Il romanzo si chiude col racconto del suicidio di Pasqualino, in cui l’autore rivive un pezzo del suo passato dolorosamente segnato dal rimorso per non aver fatto nulla per aiutare l’amico gay, la cui “diversità” era anzi apparsa come una vergogna. Col racconto del dramma di Pasqualino si conclude materialmente il “Volo nel vento”.

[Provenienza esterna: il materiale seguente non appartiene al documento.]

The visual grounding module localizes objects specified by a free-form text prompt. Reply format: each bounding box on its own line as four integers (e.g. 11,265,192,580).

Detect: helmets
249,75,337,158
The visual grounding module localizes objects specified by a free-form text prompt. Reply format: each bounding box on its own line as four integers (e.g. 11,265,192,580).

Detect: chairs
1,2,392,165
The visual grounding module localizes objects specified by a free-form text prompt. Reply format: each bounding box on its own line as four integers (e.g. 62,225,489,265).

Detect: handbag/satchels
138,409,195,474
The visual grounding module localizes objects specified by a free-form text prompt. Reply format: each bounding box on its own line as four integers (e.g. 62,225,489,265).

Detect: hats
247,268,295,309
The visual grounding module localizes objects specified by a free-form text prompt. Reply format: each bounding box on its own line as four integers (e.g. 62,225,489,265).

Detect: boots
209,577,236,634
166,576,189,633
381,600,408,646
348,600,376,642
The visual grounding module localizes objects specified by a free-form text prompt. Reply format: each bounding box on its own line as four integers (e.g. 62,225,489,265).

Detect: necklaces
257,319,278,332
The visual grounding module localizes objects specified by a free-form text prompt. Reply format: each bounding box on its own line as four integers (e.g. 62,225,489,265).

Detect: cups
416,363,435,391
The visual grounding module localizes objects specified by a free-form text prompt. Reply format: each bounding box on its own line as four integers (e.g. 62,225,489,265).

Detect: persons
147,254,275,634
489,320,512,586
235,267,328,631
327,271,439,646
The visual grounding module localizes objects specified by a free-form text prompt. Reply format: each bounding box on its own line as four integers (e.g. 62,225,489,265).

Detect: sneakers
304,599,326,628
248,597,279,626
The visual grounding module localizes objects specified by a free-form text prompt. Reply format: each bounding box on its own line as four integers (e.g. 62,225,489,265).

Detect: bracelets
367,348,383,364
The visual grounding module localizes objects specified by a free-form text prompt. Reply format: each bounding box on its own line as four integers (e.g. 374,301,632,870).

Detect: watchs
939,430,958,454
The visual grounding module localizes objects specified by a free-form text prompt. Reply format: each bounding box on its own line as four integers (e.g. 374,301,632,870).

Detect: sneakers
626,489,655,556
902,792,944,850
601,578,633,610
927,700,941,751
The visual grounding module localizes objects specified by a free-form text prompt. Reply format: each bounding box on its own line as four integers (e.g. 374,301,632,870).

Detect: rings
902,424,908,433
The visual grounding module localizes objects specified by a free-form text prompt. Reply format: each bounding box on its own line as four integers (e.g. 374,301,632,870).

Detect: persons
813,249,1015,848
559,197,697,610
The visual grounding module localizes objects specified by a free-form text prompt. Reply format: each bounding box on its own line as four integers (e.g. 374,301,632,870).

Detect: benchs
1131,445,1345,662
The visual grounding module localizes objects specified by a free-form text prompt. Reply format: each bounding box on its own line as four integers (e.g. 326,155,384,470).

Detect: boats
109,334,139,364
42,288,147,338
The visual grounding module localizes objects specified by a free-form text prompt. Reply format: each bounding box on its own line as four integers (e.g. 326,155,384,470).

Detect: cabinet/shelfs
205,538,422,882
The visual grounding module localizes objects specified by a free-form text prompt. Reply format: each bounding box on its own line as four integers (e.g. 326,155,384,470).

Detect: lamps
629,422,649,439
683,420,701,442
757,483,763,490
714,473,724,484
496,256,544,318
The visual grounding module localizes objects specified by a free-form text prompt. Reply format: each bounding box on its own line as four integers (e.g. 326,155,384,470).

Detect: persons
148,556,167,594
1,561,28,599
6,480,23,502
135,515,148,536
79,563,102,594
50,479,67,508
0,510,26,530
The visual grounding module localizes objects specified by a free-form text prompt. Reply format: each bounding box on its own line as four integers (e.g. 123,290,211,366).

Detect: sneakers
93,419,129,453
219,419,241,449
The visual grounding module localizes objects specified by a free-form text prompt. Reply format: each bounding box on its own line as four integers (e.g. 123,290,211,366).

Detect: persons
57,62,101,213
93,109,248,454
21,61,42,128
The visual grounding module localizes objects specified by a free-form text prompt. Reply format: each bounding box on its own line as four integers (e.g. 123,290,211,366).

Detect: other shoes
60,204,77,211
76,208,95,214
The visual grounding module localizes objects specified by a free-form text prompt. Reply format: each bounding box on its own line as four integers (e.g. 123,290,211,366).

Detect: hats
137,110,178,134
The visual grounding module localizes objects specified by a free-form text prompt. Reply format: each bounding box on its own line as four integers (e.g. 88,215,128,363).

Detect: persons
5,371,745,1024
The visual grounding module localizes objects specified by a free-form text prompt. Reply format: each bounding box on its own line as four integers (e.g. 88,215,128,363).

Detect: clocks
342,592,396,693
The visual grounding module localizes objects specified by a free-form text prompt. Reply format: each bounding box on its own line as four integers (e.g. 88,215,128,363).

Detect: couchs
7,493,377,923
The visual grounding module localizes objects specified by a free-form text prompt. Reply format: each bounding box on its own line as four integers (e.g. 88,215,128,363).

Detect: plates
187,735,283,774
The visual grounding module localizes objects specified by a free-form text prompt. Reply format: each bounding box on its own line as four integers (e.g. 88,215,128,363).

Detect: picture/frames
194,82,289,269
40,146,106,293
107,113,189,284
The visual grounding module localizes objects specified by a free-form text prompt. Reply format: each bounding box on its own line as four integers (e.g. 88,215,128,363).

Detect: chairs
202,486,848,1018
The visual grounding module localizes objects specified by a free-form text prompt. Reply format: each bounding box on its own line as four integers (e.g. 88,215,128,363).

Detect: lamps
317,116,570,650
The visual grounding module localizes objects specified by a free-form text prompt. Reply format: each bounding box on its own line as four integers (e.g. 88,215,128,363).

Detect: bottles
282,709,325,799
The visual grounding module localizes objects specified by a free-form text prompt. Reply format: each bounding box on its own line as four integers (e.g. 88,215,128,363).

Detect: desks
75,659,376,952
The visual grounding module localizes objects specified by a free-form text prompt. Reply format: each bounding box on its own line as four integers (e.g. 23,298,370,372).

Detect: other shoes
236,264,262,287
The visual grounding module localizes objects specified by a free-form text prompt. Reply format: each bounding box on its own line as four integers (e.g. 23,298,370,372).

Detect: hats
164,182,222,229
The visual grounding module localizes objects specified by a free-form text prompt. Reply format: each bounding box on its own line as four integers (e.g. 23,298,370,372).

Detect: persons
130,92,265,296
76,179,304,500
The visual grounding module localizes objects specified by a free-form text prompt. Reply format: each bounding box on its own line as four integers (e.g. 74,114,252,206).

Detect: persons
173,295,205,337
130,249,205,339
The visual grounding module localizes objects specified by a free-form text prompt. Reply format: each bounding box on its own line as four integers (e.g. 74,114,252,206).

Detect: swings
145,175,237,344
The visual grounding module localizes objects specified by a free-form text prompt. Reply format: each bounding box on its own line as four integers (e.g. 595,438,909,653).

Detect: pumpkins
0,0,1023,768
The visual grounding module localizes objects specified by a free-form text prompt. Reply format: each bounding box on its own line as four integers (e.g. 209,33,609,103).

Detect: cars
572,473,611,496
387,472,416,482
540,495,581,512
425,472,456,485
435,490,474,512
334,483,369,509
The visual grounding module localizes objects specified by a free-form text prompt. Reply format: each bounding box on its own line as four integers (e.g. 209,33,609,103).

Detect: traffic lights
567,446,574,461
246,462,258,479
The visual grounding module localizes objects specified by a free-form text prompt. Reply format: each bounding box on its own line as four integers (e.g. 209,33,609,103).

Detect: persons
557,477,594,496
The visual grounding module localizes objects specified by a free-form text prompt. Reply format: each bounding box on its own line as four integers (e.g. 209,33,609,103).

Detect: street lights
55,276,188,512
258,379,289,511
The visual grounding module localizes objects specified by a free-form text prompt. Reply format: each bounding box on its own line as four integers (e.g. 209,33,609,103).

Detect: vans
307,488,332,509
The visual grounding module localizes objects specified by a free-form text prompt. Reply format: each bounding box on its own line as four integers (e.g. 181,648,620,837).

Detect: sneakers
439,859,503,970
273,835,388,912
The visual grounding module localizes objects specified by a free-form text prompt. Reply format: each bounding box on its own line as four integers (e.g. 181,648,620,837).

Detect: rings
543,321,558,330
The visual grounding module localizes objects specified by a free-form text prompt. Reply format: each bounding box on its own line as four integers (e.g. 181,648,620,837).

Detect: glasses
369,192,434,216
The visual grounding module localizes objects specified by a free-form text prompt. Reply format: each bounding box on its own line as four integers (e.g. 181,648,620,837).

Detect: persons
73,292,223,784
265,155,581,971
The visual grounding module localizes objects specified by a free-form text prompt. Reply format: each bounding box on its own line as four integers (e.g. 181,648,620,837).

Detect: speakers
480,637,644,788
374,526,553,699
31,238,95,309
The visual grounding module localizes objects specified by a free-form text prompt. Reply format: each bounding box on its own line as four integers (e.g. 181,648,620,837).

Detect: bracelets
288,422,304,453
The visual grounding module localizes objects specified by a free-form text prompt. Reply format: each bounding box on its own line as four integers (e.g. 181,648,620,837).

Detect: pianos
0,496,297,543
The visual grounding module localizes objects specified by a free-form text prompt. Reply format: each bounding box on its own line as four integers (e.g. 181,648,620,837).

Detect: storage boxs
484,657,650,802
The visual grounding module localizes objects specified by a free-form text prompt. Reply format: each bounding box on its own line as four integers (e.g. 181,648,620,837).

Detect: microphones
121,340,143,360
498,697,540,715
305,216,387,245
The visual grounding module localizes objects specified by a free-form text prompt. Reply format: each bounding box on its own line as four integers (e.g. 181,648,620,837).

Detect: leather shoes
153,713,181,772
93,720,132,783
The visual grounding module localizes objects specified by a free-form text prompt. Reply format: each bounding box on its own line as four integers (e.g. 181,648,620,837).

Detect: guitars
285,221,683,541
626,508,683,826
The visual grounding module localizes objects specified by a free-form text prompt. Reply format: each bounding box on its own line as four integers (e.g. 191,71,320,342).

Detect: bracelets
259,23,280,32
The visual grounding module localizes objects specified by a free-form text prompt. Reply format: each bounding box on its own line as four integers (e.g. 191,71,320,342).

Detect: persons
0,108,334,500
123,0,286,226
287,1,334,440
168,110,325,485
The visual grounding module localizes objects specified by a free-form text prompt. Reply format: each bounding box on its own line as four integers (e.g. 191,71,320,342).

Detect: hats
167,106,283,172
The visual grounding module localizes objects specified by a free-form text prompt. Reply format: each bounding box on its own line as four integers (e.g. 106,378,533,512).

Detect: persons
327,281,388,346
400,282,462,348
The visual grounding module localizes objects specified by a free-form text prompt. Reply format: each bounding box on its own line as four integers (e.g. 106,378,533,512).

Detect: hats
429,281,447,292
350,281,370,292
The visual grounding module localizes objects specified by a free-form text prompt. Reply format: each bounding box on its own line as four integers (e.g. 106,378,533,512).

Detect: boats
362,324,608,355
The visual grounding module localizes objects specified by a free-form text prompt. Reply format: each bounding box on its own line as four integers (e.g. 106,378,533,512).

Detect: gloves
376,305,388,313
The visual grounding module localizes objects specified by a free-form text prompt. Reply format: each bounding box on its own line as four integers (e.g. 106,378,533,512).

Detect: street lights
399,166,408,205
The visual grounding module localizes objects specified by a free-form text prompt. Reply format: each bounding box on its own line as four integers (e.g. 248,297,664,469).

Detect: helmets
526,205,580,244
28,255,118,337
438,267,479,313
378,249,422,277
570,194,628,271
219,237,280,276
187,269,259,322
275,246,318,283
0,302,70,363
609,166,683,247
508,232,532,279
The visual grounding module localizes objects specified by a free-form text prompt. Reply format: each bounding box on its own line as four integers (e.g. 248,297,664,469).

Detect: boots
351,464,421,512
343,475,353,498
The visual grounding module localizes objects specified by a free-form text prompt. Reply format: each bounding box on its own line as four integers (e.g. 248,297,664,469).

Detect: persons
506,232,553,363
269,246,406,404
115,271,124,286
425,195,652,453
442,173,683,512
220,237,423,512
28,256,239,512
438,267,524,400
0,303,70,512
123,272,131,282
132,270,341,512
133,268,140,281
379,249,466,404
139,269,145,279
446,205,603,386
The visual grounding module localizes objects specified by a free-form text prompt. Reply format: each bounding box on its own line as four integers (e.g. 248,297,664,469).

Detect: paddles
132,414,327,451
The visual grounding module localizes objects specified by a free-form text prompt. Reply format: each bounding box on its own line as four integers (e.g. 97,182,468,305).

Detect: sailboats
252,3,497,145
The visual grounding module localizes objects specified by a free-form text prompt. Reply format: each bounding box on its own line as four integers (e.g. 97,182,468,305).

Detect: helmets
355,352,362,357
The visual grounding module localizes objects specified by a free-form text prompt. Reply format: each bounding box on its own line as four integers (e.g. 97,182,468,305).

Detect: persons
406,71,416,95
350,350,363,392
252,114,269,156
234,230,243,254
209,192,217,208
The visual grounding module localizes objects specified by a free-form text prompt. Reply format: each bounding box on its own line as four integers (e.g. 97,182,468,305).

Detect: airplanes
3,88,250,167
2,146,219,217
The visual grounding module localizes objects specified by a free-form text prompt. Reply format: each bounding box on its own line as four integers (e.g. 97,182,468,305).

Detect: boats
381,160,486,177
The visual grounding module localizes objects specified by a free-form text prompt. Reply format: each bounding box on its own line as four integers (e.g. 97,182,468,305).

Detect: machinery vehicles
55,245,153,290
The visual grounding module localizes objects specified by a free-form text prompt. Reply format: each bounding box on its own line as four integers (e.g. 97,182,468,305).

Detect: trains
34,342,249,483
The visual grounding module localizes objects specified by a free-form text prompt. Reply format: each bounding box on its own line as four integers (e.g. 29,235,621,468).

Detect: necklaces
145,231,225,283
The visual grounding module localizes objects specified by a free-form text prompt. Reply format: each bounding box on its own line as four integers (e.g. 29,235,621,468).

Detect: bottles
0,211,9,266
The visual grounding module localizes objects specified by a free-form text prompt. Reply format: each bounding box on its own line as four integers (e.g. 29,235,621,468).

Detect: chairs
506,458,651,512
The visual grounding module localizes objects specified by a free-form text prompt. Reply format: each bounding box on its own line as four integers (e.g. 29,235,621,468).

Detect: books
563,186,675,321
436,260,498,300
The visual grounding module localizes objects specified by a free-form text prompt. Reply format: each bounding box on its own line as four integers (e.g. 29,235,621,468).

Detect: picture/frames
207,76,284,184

Ma a segnare la conclusione del romanzo è soprattutto la morte dei grandi personaggi: la morte di massaro Gerolamo, il “vecchio leone” sempre pronto a lottare in favore dei deboli, che si “incazzava” per un nonnulla a causa del suo carattere ribelle, impetuoso, ma che, passato il momento, dimenticava tutto. Se ne andò un “mattino di ottobre, mentre fuori un venticello gelido agitava i rami degli alberi della piazza, strappando le foglie ingiallite che volavano lontano e poi cadevano a terra anch’esse morenti”.

Ma se ne andarono anche Don Ferdinando, il parroco del paese, nonna Angelina, il dolce e generoso Carlo (il Padre di Mommo) e mamma Adelina. Con la morte di questi personaggi scompare per sempre un mondo. Scompaiono le grandi fattorie, che erano delle comunità agricole autosufficienti, intorno a cui si organizzava la vita economica, sociale e culturale. Scompaiono i “casini” campestri, i “Don”, i messeri, i cavalieri. Ora, di tutto questo non c’è più traccia. Questo mondo non c’è più ed è impresa assurda volerlo far ritornare in vita.

Nessun ritorno al passato, dunque; c’è bisogno invece di un nuovo modo di pensare e di agire, di una nuova cultura che muovendo dal passato ed utilizzandone al meglio gli aspetti più vivi e vitali, dia più dignità e più benessere al nostro tanto bistrattato Mezzogiorno.

È questo il messaggio che viene dal “Volo nel vento”, un romanzo affascinante e coinvolgente: un affresco che deve farci riflettere sulle difficoltà e sul coraggio che i Calabresi hanno dovuto affrontare per venire fuori da una situazione di grave minorità e da una miseria sopportate con dignità, con onestà e con nobiltà d’animo.

Si tratta, per concludere, di un libro utilissimo e, a mio avviso, indispensabile che dovrebbe quindi essere letto da tutti; soprattutto dai giovani e nelle scuole di ogni ordine e grado.